• _WHAT IS BEING ASKED_
Continue the passage on Shannon's information entropy from its last sentence onward.

• _DOCUMENT PASSAGE_
------------------------------------
AT&T was interested because for a telephone company, laying wire in an incredibly expensive operation. The wire itself (especially back in the ways when it was bundles of copper) is quite expensive; the process of running and burying the cables is even more expensive. So ideally, as a phone company, you want to run the cables once; you want to lay enough that you’ll never have to come back and do it again; and you want to lay the smallest amount that will do the job, since the materials are so expensive.
The problem that they wanted Shannon to help solve was, how could they determine how much wire did they actually need to lay? It’s actually an astonishingly tricky question. The less they laid, the less it cost them in the short term. But they *knew* that the number of phone lines was going to increase dramatically – so if they were cheap, and laid too little wire, when the number of phones exceeded the capacity of what they had already laid, they’d have to go back and lay more. So they wanted to be able to make a good prediction of the minimum amount of wire they could lay that would meet their needs both at the time it was laid, and in the future.
But there’s a big trick to that. First: how much information can a single wire carry? And when you bundle a bunch of wires together, how much can you pump over a single wire without it interfering with signals on it’s neighbors in the bundle?
That’s what Shannon was trying to understand. He was trying to find a mathematical model that he could use to describe information transmission, including the effects of imperfections in transmission, including the introduction of noise and interference. He wanted to be able to quantify information in a meaningful way that would allow him to ask questions like: “At what point does noise in the line start to eliminate the information I want to transmit?”.
The answer is just fascinating: a given communication channel has a capacity for carrying information; and a given message has a quantity of information in it. Adding noise to the signal *adds* information to message *until* the capacity of the channel is reached, at which point information from the noise will start to *replace* information from the message; at that point, you can say that information from the message will start to be lost.
Shannon called the information content of a signal it’s *entropy*, because he saw a similarity between his information entropy and thermodynamic entropy: in a communicating system, entropy *never* decreases: it increases until the capacity of the channel is reached, and then it stays content. You can’t reduce the amount of information in a message. (There are various rumours that in fact this choice of terminology was actually suggested by von Neumann himself.)
------------------------------------
• _GIVEN ENTRIES_
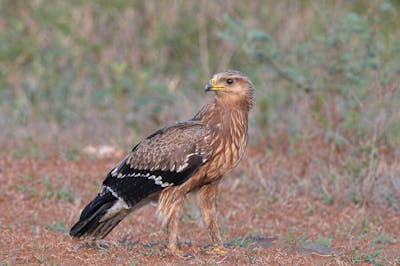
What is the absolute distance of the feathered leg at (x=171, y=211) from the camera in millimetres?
6511

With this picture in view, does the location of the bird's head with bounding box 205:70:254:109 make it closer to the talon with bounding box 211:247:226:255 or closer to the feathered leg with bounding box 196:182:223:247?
the feathered leg with bounding box 196:182:223:247

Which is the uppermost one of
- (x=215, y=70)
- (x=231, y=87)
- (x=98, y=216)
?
(x=231, y=87)

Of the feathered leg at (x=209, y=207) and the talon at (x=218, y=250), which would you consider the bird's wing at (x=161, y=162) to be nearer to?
the feathered leg at (x=209, y=207)

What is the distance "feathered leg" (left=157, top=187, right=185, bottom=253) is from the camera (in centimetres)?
651

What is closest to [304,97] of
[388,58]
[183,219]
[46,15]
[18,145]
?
[388,58]

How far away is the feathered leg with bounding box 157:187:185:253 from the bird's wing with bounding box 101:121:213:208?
0.27ft

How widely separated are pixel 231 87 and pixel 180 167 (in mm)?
817

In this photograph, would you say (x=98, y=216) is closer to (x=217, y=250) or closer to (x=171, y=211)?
(x=171, y=211)

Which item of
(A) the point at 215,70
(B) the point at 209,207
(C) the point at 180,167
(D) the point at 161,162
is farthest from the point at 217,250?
(A) the point at 215,70

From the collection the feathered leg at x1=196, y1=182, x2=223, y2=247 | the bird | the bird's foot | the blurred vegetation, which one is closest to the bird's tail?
the bird

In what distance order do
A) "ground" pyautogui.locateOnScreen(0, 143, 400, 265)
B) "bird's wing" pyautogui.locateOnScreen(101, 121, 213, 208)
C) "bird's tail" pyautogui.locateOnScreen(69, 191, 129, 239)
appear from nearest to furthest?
"ground" pyautogui.locateOnScreen(0, 143, 400, 265) → "bird's wing" pyautogui.locateOnScreen(101, 121, 213, 208) → "bird's tail" pyautogui.locateOnScreen(69, 191, 129, 239)

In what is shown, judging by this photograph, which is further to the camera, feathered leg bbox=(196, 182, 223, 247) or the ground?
feathered leg bbox=(196, 182, 223, 247)

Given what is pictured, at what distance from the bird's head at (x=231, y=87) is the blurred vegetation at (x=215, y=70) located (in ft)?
6.71

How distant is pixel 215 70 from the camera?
13.1 metres
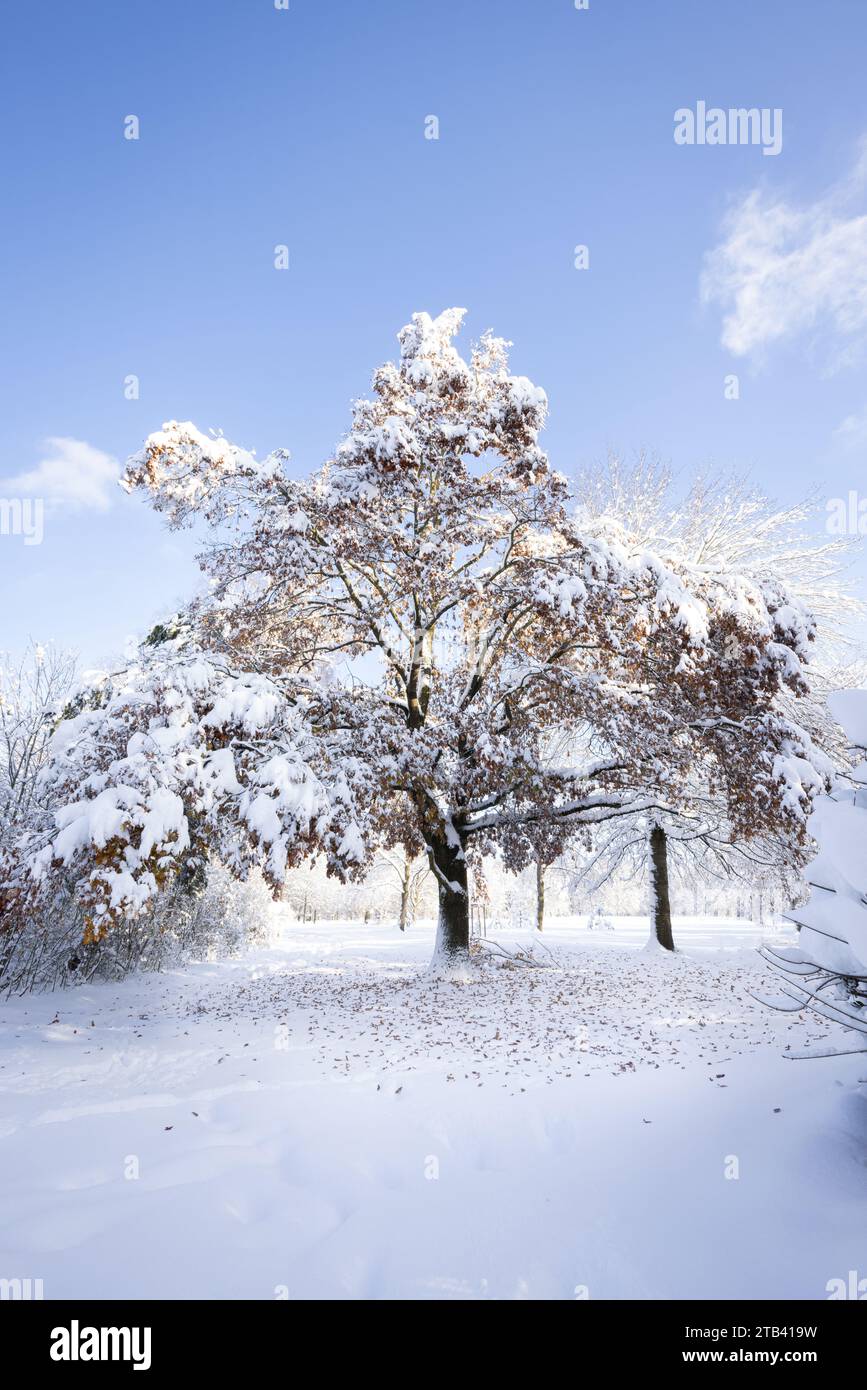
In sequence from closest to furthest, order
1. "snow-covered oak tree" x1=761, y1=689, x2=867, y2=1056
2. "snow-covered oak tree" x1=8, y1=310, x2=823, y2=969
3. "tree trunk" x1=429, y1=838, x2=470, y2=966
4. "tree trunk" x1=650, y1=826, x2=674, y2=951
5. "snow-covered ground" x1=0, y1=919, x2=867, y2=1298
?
"snow-covered oak tree" x1=761, y1=689, x2=867, y2=1056 → "snow-covered ground" x1=0, y1=919, x2=867, y2=1298 → "snow-covered oak tree" x1=8, y1=310, x2=823, y2=969 → "tree trunk" x1=429, y1=838, x2=470, y2=966 → "tree trunk" x1=650, y1=826, x2=674, y2=951

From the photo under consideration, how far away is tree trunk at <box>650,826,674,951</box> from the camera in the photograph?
654 inches

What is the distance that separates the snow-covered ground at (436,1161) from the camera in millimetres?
2459

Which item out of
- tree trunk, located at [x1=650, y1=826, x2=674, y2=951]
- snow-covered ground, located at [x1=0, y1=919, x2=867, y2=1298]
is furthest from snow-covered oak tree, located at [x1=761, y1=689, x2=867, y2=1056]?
tree trunk, located at [x1=650, y1=826, x2=674, y2=951]

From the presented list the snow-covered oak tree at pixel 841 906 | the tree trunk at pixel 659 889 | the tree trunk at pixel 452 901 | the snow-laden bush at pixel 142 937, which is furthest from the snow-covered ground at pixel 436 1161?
the tree trunk at pixel 659 889

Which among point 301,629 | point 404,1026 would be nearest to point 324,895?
point 301,629

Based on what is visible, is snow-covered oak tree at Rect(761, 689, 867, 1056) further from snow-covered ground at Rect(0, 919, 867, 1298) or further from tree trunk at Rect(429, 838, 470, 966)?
tree trunk at Rect(429, 838, 470, 966)

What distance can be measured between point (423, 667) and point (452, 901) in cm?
461

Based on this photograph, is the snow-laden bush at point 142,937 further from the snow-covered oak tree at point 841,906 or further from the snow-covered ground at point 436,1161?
the snow-covered oak tree at point 841,906

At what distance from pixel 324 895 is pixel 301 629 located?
135 ft

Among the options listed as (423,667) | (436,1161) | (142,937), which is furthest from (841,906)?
(142,937)

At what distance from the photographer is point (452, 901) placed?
1176cm

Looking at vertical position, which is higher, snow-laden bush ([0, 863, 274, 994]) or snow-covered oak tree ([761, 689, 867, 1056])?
snow-covered oak tree ([761, 689, 867, 1056])

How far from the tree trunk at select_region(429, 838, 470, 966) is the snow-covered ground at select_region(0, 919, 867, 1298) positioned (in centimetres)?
428

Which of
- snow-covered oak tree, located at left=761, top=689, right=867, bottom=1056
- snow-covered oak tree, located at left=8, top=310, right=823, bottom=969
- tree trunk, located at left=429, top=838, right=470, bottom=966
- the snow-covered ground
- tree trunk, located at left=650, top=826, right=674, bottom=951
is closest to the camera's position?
snow-covered oak tree, located at left=761, top=689, right=867, bottom=1056
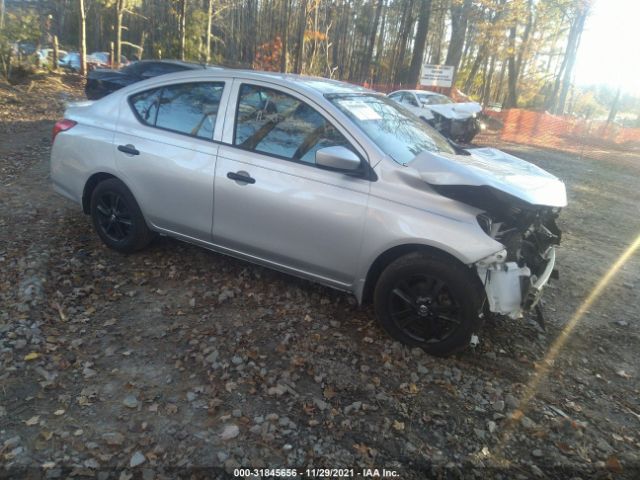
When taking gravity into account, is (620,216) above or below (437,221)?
------------------------------------
• _TASK OUTPUT_
That naming led directly to the most common misuse of information theory. But that’s a post for another day.
### Algorithmic Information Theory
The other main branch of information theory came from a very different direction. The two pioneers were Andrey Kolmogorov, and Greg Chaitin. Kolmogorov and Chaitin didn’t know each other at the time they independently invented the same mathematical formalization (in fact, Chaitin was a teenager at the time!), a fact which led to some friction.
In the interests of honesty, I’ll say that Greg Chaitin works in the same building that I do, and I’ve met him a number of times, and been greatly impressed by him, so my description is heavily influenced by Greg.
Anyway – algorithmic information theory grew out of some of the fundamental mathematics being done at the beginning of the 20th century. There was an effort to create a single, fundamental, set of mathematical axioms and inference rules, which was both complete (every true statement was provably true), and consistent (every well-formed statement was either true or false). This effort failed, miserably; the nail in the coffin was Gödel’s incompleteness theory. Gödel presented an extremely complicated proof that showed, essentially, that no formal system could be both complete and consistent. (See my recent article about [Extreme Math][extreme] for more about this.)
[extreme]: http://scienceblogs.com/goodmath/2006/06/extreme_math_1_1_2.php “1+1=2”
Most people saw Gödel’s proof, did the equivalent of saying “Oh, shit!”, and then pretended that they hadn’t seen it. It does mean that there are fundamental limits to what you can do using mathematical formalization, but for the most part, they don’t affect you in normal day to day math. (Sort of the way that car designers didn’t change the way they build cars because of relativity. Yes, it showed that the fundamental physical model that they were using was wrong – but at the speeds that cars move, that wrongness is so small that it just doesn’t matter.)
But for people in the early stages of what would become computer science, this was a big deal. One of the early hopes was that the mathematical system would produce a “decision procedure”, a mechanical process by which a computing device could check the truth or falsehood of any mathematical statement. Gödel showed that it couldn’t be done.
But the early computer scientists – in particular, Alan Turing – embraced it. It led directly to two of the fundamental rules of computer science:
1. The Church-Turing Thesis: all mechanical computing systems are basically the same: there is a fundamental limit to what is computable, and any “acceptable” system can compute anything up to that limit – so if you can find a way of doing it on any computing device, then you can, ultimately, do it on every acceptable computing device.
2. The Halting Problem: there are some things that you cannot program a device to do. In particular, you cannot write a program for any computing device that examines another program, and tells you if that other program will eventually stop.
The halting problem turns out to say *exactly* the same thing as the Gödel incompleteness theorem. Only you can write a proof of it that a freshman college student can understand in ten minutes, instead of a proof that the average math grad student will need a semester to plow through.
Chaitin and Kolmogorov saw this as a big deal: using an algorithmic approach to how to process information, you could prove something very simply, which would require a much more complicated proof using other methods.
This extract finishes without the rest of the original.